[Required task 1]: Condense the paragraph beginning "Writing recursive-descent parsers by hand" in the tokenstream description into a short bulleted list, keeping its main facts.

[Provided text]:
Skip to main content

A versatile token stream for handwritten parsers

Project description

tokenstream

A versatile token stream for handwritten parsers.

from tokenstream import TokenStream

def parse_sexp(stream: TokenStream):
    """A basic S-expression parser."""
    with stream.syntax(brace=r"\(|\)", number=r"\d+", name=r"\w+"):
        brace, number, name = stream.expect(("brace", "("), "number", "name")
        if brace:
            return [parse_sexp(stream) for _ in stream.peek_until(("brace", ")"))]
        elif number:
            return int(number.value)
        elif name:
            return name.value

print(parse_sexp(TokenStream("(hello (world 42))")))  # ['hello', ['world', 42]]

Introduction

Writing recursive-descent parsers by hand can be quite elegant but it's often a bit more verbose than expected. In particular, handling indentation and reporting proper syntax errors can be pretty challenging. This package provides a powerful general-purpose token stream that addresses these issues and more.

[Entries shown]:

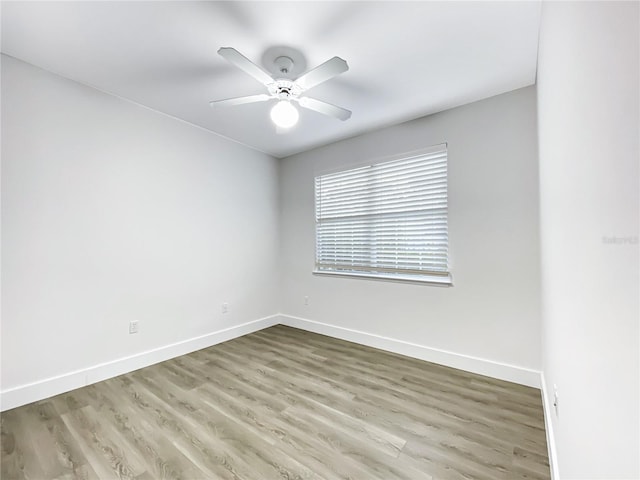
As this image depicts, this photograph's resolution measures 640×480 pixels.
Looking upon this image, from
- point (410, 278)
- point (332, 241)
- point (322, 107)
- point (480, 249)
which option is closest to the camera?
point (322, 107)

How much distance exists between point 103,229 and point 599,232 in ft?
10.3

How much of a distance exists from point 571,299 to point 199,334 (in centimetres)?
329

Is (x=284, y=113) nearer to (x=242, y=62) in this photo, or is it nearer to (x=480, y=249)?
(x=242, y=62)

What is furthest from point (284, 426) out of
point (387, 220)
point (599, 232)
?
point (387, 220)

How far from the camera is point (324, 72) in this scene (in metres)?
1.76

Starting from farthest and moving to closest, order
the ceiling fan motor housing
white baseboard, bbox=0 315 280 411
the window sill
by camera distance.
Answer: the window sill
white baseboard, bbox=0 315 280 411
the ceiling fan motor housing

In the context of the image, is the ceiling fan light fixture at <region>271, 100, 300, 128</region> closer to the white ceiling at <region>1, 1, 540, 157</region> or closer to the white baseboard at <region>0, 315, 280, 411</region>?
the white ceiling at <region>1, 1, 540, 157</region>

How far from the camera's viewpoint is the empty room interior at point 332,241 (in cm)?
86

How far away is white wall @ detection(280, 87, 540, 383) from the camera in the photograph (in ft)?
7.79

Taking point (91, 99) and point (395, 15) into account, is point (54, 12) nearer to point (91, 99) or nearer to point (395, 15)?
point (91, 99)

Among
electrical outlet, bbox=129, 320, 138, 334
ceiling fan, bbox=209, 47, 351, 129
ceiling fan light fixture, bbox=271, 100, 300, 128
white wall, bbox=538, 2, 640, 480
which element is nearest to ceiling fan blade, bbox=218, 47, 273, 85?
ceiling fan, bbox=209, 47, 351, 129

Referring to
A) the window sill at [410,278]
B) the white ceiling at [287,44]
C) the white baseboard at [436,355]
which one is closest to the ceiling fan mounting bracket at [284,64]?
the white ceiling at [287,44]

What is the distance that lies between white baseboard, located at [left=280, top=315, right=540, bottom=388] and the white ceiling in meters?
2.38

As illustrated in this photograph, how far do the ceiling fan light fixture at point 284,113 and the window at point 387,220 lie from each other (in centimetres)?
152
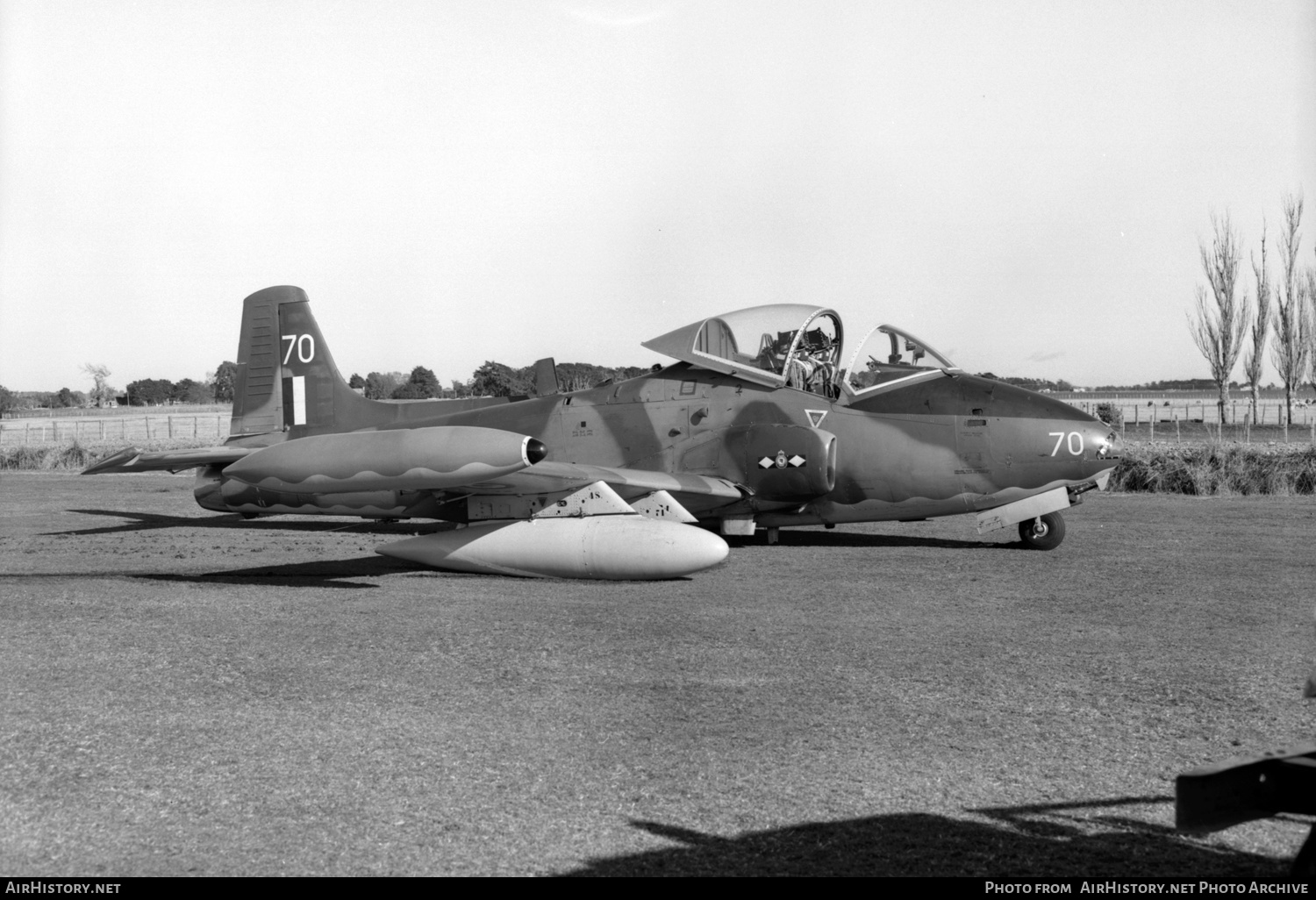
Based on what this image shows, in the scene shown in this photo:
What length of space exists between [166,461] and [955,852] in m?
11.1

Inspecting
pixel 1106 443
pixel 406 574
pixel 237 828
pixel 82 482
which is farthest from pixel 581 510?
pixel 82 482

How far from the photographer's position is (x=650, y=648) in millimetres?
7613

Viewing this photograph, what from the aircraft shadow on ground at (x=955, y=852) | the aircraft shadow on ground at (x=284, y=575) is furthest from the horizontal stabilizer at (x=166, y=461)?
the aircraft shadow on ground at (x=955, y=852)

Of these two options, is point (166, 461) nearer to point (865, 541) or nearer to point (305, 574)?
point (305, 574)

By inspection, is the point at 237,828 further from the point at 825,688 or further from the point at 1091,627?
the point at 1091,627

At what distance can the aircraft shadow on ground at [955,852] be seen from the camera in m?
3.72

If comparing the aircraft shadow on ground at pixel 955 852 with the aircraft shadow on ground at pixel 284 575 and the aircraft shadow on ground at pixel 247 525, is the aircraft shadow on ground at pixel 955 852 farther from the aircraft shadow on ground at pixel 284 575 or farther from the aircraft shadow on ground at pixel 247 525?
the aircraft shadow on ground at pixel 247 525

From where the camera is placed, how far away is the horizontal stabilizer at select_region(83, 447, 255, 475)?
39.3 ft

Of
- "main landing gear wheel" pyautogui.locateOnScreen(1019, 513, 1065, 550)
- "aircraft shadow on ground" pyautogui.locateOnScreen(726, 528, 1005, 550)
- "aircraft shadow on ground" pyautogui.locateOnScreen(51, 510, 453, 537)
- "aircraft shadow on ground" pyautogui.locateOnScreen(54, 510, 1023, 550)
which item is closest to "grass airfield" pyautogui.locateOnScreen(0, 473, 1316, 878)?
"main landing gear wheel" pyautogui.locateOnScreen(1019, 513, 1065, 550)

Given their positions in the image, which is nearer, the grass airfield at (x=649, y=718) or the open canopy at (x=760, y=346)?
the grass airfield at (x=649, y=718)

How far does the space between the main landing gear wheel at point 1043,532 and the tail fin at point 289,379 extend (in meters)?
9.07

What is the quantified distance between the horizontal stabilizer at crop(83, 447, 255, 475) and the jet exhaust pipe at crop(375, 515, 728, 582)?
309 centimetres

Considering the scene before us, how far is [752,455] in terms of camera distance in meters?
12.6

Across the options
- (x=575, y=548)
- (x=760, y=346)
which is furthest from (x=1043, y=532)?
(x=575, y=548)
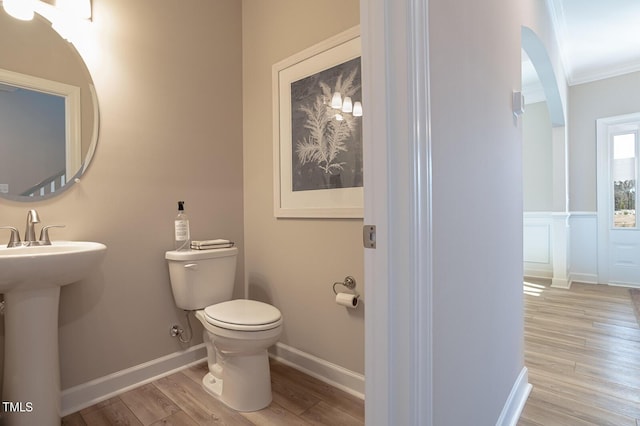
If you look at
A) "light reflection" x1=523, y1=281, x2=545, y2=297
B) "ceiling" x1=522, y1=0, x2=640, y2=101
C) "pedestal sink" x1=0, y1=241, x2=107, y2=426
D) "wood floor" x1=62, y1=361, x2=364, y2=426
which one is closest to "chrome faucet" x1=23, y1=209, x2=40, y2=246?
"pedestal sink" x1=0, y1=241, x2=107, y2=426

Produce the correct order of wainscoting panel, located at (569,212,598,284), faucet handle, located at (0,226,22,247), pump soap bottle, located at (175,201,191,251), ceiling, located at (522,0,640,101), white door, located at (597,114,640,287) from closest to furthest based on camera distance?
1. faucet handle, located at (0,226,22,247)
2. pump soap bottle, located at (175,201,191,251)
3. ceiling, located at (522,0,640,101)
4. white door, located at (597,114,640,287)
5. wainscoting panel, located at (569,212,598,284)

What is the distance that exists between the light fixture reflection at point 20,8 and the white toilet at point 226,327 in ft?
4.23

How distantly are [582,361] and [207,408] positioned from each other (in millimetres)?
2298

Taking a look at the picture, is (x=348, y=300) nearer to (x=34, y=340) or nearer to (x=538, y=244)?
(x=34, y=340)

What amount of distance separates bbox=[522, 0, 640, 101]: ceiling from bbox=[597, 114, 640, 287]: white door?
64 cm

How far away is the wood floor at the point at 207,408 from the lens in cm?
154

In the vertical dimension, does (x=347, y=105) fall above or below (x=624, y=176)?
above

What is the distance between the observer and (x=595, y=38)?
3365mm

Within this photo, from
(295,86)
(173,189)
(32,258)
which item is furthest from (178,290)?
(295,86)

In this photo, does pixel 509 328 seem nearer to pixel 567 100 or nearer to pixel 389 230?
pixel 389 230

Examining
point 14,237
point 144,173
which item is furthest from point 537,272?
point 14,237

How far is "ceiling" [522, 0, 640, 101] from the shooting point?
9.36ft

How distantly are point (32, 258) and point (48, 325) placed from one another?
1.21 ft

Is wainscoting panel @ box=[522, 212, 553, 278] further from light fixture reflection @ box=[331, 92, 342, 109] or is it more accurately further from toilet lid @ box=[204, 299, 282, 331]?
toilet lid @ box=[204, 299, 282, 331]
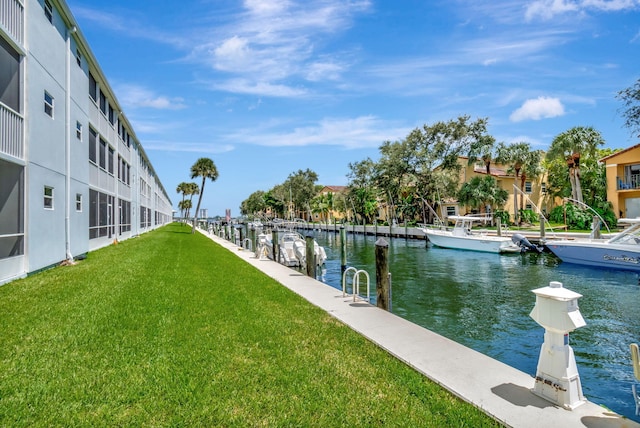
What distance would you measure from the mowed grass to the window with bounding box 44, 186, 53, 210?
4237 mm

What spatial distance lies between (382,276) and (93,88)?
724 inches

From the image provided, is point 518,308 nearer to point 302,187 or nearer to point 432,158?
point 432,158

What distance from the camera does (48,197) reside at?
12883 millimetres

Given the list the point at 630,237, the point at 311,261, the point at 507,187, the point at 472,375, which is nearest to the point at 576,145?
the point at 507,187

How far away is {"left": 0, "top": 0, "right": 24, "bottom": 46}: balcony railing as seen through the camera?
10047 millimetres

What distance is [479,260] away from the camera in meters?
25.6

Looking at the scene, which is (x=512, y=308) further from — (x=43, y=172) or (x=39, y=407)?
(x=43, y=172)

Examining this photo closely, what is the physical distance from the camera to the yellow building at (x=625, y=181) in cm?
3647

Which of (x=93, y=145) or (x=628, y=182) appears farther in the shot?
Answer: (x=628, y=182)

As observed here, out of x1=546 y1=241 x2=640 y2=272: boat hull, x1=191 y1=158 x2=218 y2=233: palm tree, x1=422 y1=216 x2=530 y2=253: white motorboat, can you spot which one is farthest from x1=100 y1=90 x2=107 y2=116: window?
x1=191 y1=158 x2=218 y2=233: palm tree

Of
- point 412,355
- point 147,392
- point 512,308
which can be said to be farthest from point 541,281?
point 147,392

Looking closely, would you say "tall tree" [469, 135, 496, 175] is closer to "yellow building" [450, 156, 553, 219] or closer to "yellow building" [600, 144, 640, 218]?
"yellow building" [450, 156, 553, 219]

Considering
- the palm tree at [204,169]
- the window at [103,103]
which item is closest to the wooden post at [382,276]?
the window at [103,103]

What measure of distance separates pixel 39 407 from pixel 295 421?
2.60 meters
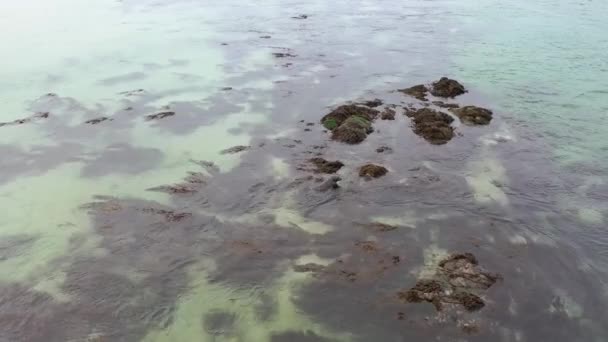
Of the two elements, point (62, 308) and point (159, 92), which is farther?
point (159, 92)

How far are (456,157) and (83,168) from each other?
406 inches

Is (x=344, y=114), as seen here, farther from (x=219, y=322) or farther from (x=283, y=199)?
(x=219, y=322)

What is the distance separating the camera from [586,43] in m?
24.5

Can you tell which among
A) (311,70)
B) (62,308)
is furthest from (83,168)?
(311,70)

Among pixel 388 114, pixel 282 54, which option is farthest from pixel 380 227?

[Required task 2]: How many lines of the records contain the string "Examining"? Reply with the number alone.

[Written solution 1]:
- Hand-written recursive-descent parsers can be elegant but are often more verbose than expected.
- Handling indentation and reporting proper syntax errors are especially challenging.
- The package offers a powerful general-purpose token stream that addresses these issues and more.

[Written solution 2]: 2